Nutritional Contribution

Sorting out respective contributions of nutritional, traumatic and infectious contributors to arthritis and lameness can be difficult. The frequency of diagnosis of primary nutritional diseases such as rickets or acute hypocalcemia has increased in recent years, particularly from 2010-13. Osteochondrosis, while not definitively a nutritional disease, is included in the category of “nutritional” in represented in Figure 4. Mycoplasma hyosynoviae cases are displayed in the same figure to illustrate the similar age distribution and confusion that may emerge in getting an accurate diagnosis.

Diagnosis: Clinical Assessment and Diagnosis ‑ Look at the Pigs!

Assessing the animal in their environment is the single most important activity to define the root cause of the problem.
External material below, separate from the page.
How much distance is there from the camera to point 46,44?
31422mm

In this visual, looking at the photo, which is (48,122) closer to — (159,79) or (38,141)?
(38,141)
The ability to spot affected animals early and to then “characterize or classify” the type and extent of lameness is critical to accurate diagnosis. It is important to note age, weight, history of movement or commingling, how many pigs are affected, how many and which legs are affected, and lesion location(s) on legs. Tissue swelling over the joint (a “callus” or “hygroma”) is often mistaken for a swollen joint. This swelling suggests that the animal may be lying down for longer periods, but it is not the cause of the lameness.

Be systematic and thorough in observations ‑ count and record number of animals, which legs, and lesion location to identify the predominant presentation. Finding one pig with a large abscess or an obvious broken leg usually does not accurately represent what is happening in the population.

Sampling Checklist for Submission for Laboratory Diagnosis

  • Are you sampling pigs that accurately represent the problem (not a junk pig)?

  • Are pigs sampled not medicated? Medication decreases ability to get a diagnosis.

  • Are sampled pigs in acute stages of disease?

  • Did you identify which limb or limbs are affected? Those are the ones to sample.

  • Do you have cleaned instruments and sample materials for collection?

  • Samples:

o Serum plus intact joints or joint fluids, joint swabs and synovium in formalin.

o Urine, feed and bone (second rib) should be collected routinely in the event nutritional contribution becomes a possibility.